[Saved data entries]
****

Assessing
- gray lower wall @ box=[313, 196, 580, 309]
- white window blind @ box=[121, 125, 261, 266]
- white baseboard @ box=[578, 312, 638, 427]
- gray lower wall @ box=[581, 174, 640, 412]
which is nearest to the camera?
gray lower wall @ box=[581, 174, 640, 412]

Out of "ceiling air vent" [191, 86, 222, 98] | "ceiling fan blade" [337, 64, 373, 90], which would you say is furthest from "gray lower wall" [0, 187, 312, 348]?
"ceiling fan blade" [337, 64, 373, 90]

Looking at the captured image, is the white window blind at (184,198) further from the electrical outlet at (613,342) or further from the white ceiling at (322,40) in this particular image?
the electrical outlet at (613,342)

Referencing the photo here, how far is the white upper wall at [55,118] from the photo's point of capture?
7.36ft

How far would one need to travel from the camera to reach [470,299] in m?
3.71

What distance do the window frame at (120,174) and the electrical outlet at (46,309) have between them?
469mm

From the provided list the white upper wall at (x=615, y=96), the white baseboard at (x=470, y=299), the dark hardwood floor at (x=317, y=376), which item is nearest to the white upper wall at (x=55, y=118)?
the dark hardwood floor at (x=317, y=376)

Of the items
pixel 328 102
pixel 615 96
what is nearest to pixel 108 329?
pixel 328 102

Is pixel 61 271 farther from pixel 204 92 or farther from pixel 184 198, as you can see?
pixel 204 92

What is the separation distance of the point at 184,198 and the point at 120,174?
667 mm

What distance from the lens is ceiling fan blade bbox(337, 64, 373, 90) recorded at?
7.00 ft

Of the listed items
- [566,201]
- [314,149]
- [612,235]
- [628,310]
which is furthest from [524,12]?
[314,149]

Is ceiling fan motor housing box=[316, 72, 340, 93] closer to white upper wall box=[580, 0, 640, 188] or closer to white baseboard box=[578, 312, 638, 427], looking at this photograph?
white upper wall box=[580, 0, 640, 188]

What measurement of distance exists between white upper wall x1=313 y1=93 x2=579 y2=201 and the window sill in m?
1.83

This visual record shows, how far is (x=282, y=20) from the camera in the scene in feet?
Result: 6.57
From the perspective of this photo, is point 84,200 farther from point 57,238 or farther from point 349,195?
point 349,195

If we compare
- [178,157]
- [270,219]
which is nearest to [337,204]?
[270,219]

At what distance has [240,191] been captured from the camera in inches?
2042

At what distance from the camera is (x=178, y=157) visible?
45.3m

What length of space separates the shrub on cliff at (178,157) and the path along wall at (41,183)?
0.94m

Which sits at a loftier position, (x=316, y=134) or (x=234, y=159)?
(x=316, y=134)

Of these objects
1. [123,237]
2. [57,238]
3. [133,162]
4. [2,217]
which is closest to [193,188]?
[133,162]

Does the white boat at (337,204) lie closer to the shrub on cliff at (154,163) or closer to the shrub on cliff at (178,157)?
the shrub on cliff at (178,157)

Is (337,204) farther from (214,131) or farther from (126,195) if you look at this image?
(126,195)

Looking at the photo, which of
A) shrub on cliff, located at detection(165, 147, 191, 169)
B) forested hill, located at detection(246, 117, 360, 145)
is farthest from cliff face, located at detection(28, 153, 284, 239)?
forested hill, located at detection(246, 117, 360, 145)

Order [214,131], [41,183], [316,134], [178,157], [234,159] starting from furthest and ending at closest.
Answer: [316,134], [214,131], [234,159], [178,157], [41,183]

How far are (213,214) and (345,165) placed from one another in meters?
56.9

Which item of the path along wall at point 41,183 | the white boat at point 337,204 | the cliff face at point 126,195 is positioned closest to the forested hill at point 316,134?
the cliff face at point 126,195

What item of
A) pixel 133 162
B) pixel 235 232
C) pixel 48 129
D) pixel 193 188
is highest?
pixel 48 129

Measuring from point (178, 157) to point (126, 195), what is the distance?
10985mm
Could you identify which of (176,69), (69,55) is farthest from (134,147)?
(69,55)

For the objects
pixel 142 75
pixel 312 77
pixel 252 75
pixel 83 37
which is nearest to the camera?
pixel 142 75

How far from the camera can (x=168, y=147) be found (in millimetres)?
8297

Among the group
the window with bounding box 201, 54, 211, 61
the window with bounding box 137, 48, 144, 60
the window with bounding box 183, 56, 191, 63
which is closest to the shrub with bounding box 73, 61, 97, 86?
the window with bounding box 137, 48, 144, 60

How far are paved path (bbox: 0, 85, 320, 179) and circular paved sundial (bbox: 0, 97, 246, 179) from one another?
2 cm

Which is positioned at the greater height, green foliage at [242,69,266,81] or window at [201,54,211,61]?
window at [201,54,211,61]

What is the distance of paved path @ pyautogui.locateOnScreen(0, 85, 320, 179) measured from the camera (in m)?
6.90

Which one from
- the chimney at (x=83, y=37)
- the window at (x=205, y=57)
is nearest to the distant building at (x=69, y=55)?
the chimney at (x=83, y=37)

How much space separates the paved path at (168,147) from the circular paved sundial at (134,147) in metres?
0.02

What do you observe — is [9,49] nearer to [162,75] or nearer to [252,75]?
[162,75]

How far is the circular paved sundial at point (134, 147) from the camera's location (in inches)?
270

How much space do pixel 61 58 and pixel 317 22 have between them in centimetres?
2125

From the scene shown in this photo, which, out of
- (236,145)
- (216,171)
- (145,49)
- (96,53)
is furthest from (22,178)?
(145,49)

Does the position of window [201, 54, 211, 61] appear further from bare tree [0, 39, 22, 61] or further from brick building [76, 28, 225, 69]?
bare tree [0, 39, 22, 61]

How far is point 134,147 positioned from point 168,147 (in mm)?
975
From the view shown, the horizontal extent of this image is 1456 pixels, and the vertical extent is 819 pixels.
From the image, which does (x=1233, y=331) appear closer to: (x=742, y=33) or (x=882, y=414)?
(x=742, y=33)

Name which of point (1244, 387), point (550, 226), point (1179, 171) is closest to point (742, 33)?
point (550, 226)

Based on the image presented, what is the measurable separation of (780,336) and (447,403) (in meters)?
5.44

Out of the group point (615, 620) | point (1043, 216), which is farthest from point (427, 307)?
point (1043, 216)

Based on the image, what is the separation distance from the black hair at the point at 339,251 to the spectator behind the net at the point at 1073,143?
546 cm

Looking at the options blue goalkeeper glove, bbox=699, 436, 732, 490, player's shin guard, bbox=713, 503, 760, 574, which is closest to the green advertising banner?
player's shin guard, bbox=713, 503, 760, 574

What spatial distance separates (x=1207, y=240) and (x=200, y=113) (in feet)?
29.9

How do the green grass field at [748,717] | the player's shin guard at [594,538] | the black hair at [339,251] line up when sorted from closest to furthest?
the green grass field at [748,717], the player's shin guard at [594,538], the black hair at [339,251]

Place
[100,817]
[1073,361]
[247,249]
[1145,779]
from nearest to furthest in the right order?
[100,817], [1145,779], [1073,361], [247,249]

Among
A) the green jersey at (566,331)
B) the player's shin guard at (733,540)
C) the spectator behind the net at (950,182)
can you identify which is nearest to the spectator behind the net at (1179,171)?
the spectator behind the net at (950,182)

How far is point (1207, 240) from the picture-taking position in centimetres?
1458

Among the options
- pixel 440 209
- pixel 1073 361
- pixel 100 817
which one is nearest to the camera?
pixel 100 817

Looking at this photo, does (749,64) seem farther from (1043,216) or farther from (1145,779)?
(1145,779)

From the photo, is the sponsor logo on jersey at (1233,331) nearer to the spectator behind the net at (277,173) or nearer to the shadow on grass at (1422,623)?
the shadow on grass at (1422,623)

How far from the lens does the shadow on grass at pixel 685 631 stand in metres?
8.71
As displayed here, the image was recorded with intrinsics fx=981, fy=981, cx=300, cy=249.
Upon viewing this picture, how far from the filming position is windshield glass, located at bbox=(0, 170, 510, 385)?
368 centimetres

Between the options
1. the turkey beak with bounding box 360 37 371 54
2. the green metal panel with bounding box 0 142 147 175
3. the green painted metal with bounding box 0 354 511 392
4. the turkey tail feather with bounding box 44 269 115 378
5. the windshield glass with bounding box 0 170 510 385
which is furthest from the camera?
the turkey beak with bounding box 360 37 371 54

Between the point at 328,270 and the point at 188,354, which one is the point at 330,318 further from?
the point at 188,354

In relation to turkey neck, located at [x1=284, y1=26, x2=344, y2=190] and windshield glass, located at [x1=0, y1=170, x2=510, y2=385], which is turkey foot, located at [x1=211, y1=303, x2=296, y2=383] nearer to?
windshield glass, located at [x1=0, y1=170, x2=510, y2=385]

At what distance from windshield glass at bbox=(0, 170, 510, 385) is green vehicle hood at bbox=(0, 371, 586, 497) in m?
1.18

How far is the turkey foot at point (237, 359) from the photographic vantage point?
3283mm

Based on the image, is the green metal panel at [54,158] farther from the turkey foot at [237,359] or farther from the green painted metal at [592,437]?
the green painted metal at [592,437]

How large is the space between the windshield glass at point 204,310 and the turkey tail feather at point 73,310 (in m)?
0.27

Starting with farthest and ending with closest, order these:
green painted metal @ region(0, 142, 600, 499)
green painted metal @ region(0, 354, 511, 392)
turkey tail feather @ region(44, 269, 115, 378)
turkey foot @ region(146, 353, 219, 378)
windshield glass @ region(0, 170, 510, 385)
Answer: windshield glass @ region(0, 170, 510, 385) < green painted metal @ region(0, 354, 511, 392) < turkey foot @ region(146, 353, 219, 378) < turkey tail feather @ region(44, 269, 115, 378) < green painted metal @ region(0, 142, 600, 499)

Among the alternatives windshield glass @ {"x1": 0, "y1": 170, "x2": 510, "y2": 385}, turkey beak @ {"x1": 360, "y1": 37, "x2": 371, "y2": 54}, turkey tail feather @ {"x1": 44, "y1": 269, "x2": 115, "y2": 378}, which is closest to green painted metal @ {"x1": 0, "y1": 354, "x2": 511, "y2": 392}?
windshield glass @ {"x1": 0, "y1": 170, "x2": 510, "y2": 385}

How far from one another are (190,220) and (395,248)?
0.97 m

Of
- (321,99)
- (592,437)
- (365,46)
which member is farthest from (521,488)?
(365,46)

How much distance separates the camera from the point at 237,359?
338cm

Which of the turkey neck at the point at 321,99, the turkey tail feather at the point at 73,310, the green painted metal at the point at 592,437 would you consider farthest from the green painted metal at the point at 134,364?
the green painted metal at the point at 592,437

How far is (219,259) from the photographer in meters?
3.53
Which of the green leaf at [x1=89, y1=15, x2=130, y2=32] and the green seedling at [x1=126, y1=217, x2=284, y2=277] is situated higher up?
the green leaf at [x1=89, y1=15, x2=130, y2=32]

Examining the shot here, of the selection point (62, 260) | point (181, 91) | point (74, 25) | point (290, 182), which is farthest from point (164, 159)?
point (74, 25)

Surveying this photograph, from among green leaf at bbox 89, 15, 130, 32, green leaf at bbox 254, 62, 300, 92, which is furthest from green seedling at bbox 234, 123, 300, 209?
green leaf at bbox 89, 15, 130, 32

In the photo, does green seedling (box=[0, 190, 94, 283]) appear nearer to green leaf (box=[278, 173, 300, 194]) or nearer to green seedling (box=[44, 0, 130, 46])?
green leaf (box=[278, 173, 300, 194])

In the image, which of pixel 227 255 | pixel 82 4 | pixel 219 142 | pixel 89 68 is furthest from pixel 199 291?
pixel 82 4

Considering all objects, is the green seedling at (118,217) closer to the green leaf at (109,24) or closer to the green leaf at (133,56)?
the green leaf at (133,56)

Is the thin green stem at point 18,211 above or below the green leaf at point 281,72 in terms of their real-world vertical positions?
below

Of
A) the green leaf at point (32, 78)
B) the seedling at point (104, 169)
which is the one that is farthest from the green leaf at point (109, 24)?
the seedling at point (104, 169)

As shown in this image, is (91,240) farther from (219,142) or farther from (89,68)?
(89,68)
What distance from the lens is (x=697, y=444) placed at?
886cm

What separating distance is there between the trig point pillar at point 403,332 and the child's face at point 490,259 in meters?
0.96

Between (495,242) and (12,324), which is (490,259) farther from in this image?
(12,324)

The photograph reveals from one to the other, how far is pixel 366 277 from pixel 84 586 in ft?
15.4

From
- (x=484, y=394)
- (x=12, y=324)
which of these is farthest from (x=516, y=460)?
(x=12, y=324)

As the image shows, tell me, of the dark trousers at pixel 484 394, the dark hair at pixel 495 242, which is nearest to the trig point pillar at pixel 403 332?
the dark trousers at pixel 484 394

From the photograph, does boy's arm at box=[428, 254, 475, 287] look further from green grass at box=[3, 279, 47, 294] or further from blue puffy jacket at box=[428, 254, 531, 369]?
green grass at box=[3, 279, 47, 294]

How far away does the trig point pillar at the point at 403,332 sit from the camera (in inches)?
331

****

### Aim
Copy out exactly the lines between the line with "As the image" and the last line of the entries, counting both of those lines.

### Reply
As the image shows, tell me, of the dark trousers at pixel 484 394, the dark hair at pixel 495 242, which is nearest to the trig point pillar at pixel 403 332?
the dark trousers at pixel 484 394

From the photograph, does boy's arm at box=[428, 254, 475, 287] look further from green grass at box=[3, 279, 47, 294] or further from blue puffy jacket at box=[428, 254, 531, 369]?
green grass at box=[3, 279, 47, 294]

How far away does the trig point pillar at the point at 403,332 sit from the camera (in inches)?
331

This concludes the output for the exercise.